I’m sitting there thinking, what does she want? I know Mom puts it in the oven. They don’t boil steak. I’m sitting there and I’m starting to sweat and the guys are looking as if to say, “C’mon, we want to order.” So I sat there and said, “Cook it.”
The table erupted in laughter.
Later, in an episode you may recall, Dietrich ended up at the 1994 Olympic Winter Games in Sarajevo, Yugoslavia. He was to have played for Team Canada, however the Americans protested the inclusion of Dietrich, who had played six NHL games, and Mark Morrison, who had played two. The IOC upheld the protest, so Dietrich headed for home.
His retelling of his time in Sarajevo is an incredible story, and his journey home is even beyond that. You will read this part of the book and wonder how it was that the kid from Deloraine didn’t disappear forever somewhere in that European winter.

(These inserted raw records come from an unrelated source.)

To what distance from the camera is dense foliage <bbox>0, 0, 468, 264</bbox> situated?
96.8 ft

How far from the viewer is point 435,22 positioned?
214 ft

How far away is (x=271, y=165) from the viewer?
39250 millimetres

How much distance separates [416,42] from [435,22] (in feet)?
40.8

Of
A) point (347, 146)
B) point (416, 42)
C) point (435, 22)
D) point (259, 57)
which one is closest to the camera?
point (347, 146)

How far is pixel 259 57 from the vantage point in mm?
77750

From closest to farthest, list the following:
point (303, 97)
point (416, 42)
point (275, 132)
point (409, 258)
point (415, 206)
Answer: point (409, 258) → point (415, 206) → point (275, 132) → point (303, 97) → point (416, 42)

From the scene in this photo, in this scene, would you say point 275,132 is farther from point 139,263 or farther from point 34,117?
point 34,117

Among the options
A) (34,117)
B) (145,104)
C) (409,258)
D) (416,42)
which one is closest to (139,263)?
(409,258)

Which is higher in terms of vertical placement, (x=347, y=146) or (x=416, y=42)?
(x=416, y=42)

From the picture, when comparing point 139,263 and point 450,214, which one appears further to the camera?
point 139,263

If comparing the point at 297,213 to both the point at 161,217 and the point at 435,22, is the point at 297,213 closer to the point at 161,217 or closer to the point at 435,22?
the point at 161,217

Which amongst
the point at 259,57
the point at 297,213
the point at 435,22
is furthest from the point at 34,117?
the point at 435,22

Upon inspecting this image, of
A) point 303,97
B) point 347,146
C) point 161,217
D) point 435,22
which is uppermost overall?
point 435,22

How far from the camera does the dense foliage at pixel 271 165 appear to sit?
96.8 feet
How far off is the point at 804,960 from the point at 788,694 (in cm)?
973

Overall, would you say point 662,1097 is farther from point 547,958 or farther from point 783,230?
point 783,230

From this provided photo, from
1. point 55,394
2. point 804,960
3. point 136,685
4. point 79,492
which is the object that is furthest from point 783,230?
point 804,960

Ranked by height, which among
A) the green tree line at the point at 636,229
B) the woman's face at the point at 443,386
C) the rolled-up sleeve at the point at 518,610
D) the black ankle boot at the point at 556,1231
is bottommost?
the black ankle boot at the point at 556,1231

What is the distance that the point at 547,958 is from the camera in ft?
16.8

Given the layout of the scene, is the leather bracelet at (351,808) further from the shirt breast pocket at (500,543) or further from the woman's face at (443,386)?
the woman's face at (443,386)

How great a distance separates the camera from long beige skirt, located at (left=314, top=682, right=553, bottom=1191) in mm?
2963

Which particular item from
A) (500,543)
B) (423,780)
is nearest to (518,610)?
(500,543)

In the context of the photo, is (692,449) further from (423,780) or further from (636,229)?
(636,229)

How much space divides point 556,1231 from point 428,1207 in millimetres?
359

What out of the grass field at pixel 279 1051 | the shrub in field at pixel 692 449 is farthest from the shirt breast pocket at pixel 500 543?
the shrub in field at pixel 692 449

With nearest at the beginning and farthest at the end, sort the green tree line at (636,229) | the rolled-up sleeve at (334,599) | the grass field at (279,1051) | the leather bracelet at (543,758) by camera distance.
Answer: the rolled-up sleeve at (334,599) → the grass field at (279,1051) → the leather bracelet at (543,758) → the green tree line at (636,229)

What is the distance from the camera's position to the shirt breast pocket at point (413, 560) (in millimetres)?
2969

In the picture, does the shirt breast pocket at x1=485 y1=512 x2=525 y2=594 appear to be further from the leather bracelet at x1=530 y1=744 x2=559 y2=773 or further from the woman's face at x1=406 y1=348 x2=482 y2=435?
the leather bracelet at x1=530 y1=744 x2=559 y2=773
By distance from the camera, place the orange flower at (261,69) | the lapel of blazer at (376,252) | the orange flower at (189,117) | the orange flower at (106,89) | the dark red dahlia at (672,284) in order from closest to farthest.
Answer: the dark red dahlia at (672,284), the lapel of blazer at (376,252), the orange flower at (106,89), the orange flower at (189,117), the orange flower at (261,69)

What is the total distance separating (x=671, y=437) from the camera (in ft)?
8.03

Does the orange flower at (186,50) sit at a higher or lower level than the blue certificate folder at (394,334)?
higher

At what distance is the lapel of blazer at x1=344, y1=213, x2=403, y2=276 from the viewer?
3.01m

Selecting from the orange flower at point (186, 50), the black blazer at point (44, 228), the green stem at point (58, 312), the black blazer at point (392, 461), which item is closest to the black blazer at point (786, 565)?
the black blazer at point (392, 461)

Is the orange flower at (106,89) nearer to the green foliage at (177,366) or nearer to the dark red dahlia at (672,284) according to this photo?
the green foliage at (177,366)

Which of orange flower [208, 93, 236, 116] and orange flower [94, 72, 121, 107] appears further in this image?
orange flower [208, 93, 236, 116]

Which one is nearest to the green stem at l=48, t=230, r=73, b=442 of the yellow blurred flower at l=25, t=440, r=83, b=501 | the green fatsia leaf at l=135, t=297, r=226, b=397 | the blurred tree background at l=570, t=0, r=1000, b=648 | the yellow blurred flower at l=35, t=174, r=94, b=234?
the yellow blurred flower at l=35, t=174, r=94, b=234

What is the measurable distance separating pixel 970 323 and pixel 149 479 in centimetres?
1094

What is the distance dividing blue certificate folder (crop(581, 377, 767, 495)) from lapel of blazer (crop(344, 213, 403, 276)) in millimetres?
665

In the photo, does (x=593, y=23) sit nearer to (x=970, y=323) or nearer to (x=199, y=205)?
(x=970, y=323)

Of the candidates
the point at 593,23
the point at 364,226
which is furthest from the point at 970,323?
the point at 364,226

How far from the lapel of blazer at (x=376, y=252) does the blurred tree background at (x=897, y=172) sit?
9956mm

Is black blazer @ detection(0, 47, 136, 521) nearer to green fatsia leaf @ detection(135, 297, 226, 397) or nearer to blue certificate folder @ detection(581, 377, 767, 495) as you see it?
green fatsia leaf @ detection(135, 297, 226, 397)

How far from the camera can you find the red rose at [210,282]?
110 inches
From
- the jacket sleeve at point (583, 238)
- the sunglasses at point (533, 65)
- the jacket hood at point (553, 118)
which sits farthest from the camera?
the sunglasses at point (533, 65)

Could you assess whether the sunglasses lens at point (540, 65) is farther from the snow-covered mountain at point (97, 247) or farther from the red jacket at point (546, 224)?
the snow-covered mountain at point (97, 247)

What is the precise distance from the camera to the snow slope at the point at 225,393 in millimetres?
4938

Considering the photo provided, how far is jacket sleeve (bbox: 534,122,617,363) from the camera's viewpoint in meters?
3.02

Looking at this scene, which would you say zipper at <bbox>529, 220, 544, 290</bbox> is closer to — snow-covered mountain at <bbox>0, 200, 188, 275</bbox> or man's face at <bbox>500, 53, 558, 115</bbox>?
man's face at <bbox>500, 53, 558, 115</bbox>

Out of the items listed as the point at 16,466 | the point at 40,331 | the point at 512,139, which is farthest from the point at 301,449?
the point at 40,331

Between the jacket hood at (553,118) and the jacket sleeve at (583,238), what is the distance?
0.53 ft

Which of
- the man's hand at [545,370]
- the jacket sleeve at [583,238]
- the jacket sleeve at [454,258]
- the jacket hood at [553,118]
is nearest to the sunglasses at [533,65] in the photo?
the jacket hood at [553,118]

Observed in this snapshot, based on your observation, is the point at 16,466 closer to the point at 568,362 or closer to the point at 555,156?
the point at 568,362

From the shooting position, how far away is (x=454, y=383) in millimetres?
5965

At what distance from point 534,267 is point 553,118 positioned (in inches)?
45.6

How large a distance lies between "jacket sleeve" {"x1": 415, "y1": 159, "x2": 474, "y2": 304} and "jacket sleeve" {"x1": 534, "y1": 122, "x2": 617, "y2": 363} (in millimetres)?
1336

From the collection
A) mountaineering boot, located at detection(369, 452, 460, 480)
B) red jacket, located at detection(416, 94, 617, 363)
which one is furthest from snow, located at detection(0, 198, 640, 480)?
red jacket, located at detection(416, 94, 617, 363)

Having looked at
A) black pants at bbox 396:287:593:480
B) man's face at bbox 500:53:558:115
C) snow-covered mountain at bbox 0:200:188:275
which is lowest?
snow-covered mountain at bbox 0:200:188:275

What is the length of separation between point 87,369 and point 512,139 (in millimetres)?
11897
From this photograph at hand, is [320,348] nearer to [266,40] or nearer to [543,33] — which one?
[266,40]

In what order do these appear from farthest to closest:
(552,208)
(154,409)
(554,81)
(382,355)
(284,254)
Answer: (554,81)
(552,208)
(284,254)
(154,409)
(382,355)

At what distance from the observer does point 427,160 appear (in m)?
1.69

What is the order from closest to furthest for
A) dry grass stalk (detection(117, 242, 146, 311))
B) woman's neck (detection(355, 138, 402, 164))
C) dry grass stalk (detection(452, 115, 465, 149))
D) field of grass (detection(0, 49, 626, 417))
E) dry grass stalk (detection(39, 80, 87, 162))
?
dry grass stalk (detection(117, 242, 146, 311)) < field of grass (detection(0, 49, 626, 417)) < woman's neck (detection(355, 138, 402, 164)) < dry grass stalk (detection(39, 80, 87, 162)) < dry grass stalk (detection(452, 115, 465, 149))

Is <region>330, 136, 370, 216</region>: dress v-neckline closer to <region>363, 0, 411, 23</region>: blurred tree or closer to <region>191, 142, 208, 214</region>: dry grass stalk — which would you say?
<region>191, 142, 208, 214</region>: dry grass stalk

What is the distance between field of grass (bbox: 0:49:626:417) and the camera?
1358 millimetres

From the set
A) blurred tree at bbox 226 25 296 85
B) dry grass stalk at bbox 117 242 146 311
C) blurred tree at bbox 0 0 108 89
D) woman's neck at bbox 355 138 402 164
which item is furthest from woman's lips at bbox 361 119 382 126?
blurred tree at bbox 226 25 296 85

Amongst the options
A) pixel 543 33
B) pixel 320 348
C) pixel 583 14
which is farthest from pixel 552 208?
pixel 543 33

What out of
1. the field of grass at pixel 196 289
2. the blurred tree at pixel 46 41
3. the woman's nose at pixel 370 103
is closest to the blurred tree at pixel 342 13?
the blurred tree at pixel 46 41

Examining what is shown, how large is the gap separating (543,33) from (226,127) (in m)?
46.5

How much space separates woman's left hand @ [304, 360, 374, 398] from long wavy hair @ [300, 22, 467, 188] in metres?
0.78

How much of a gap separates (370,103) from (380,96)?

This is a soft cover book that is 200 pages in length. The writing is a little rough around the edges, which only adds to its authenticity. There are some incorrect spellings — Chris Nilan is Chris Nyland, Steve Yzerman is Steve Izerman, Pelle Lindbergh is Pelle Lindburgh — but they don’t ruin what is a great read.
There are marvellous stories from his days playing in Europe and a lot of insight into what a fringe NHLer goes through when he realizes his career is over.
And then, on Page 175, Dietrich is diagnosed with Parkinson’s Disease. On Page 184, he finds out he has leiomyo sarcoma, which his doctor tells him is “one of the most active and deadly cancers there is.”
That was late in 1999.
In recent times, Dietrich has discovered that “at my home rink in Deloraine when my old pal (Parkinson’s) leaves me alone, I just go out on the ice.”
He helps everyone from six-year-olds to oldtimers, he told me in an email on Tuesday.
“You see,” he added, “Kelly McCrimmon told me one time, ‘Dieter, you have a wealth of knowledge in that noggin up there . . . why don't you start friggin sharing it’.
“SO I DO. LOL.”
Dietrich closed the email with this:
“So I have been doing good my friend thanks to hockey, the greatest game there is!!”
You can find No Guarantees at amazon.com ($20.87) or at trafford.com (also for $20.87).
Order a copy today. You won't be disappointed. I guarantee it.